Toutefois, la dernière mouture semble répondre aux exigences de l’étape. Son adoption est une priorité absolue. Le temps presse.
Les agents de sécurité sont justement contraints de respecter l’usage progressif des armes. Est-ce le cas dans une arrestation ou une opération antiterroriste ?
Avant qu’un crime terroriste ne soit commis, l’arrestation est une opération presque militaire, et faire face à un terroriste, doit impliquer l’utilisation des armes. Comme le terroriste est un civil dont l’apparence, en général, ne diffère pas d’un autre citoyen, l’agent de sécurité est contraint de respecter les différentes étapes, quand il s’avère armé et ayant l’intention d’utiliser son arme, l’agent doit se défendre. D’où la nécessité d’un service de renseignement solide et fiable et d’une profonde formation des agents quant au comportement à adopter dans ce genre de situation.
La Tunisie devra-t-elle adhérer à la convention du Conseil de l’Europe ?
La Tunisie doit adhérer aux conventions européennes car le terrorisme est international. Techniquement, on parle d’épidémie voire de pandémie, capable de se déplacer. Il faut une collaboration internationale permettant l’échange d’informations. La question de l’adhésion de la Tunisie à la Convention européenne sera proposée à l’ARP et je soutiendrai, comme le feront beaucoup de députés, l’adhésion à cette convention.

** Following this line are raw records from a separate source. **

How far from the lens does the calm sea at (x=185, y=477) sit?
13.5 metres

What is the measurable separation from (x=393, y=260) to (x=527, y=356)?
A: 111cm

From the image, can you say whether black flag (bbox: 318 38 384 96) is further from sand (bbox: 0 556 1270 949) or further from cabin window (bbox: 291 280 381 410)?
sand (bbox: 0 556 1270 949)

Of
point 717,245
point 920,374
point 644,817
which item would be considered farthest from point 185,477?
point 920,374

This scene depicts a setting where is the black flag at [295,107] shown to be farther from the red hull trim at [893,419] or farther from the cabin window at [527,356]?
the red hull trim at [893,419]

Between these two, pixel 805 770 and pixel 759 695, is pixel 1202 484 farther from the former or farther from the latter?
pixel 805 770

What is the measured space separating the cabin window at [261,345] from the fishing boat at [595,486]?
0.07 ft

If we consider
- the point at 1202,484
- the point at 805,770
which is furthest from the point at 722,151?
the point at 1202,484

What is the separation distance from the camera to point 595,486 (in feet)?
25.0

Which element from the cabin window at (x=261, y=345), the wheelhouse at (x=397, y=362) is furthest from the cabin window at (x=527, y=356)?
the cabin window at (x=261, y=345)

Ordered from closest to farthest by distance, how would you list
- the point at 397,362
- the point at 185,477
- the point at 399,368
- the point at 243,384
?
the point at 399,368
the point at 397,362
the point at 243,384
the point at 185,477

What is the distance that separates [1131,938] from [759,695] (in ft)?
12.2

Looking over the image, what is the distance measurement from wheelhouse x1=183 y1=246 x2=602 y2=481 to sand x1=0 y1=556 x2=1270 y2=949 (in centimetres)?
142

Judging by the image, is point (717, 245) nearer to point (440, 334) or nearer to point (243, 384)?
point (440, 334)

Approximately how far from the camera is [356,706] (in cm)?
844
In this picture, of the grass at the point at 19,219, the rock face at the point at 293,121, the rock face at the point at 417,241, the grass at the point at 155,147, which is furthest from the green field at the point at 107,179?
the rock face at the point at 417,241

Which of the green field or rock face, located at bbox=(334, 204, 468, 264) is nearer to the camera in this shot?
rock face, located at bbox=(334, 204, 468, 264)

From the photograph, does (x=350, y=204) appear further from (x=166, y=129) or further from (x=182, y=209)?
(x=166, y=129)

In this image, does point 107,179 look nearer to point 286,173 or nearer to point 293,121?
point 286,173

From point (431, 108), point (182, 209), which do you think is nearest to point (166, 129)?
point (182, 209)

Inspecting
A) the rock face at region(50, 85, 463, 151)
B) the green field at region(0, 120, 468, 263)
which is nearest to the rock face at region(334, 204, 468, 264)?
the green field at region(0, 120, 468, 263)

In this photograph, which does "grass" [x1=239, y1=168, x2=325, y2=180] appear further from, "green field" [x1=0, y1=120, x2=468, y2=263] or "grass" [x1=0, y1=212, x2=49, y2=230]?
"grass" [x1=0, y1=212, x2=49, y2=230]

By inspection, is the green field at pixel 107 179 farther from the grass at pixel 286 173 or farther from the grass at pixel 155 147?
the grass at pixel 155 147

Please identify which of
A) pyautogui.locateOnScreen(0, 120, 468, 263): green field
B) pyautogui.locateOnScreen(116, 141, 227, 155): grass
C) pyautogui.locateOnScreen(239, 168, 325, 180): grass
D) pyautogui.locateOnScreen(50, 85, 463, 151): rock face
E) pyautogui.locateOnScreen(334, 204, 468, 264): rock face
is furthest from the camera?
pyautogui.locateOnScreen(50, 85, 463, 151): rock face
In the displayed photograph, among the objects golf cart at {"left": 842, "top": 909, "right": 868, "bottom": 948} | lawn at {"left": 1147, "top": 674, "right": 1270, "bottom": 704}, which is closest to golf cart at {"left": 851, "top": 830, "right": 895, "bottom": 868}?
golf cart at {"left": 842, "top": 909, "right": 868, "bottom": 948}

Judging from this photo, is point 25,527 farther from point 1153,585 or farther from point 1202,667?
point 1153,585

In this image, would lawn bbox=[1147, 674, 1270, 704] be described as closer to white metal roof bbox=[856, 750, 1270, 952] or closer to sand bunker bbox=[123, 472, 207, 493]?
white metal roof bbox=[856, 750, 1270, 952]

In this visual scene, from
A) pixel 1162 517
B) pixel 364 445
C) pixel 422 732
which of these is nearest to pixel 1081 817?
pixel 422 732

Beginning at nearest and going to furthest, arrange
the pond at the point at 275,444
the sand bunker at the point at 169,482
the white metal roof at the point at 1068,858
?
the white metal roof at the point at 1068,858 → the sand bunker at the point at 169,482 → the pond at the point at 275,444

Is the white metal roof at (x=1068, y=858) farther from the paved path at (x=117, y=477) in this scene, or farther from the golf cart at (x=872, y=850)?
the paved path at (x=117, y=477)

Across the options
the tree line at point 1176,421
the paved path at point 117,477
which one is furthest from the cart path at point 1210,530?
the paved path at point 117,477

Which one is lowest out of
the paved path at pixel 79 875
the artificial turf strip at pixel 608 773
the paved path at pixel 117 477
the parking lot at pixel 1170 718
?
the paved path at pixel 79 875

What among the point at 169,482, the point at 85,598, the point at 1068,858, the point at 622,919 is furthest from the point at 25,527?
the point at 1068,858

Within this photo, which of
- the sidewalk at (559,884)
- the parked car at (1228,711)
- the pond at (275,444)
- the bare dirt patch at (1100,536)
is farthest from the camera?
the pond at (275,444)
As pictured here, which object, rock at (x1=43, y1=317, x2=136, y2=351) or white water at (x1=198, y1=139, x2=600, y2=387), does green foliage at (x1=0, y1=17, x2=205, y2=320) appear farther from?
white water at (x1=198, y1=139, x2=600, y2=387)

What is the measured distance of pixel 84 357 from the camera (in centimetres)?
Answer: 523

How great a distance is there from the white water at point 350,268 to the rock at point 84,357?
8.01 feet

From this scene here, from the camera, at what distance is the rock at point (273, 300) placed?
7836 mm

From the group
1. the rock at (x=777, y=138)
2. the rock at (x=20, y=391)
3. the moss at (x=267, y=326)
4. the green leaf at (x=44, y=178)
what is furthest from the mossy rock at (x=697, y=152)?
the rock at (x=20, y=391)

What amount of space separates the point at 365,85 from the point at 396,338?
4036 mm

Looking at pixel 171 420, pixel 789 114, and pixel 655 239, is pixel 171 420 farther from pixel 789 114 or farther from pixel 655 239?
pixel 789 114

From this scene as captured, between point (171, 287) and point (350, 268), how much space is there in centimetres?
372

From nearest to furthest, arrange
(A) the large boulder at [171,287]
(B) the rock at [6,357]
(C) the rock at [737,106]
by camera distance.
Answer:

Comment peut-on traiter le retour des Tunisiens de Syrie et comment peut-on élaborer les sanctions qui y sont relatives ?
La loi sanctionne d’ores et déjà tout Tunisien prenant les armes et livrant une guerre dans un autre Etat. Les Tunisiens en Syrie peuvent être sanctionnés en s’appuyant sur les textes de loi existant et les juridictions compétentes. Ils peuvent l’être par les autorités syriennes dans le cadre de leur compétence territoriale, donc ils seront sanctionnés là où ils auraient commis les crimes ou par les autorités tunisiennes en se basant sur la compétence avec la personne et là il s’agit de personnes tunisiennes.
Comment peut-on procéder sans preuve matérielle, sans plainte déposée par un citoyen syrien puisque « pas de corps, pas de crime » et que l’accusé peut assurer ne pas avoir quitté le camp et n’avoir jamais commis de crimes ? Va-t-on les réintégrer dans la société en l’absence de preuves ?
Les moyens pour trouver des preuves sont nombreux, entre autres, les témoignages et les aveux, mais en plus de la sanction pénale, il faut un programme de réinsertion. Le problème est qu’ils sont imprégnés par la conviction terroriste et il ne faut surtout pas les lâcher dans la société, car ils vont continuer sur la même voie. L’idéal est une assistance éducative et une psychothérapie, avec ensuite une surveillance sécuritaire, il nous faut fournir un effort supplémentaire pour les ramener à la citoyenneté.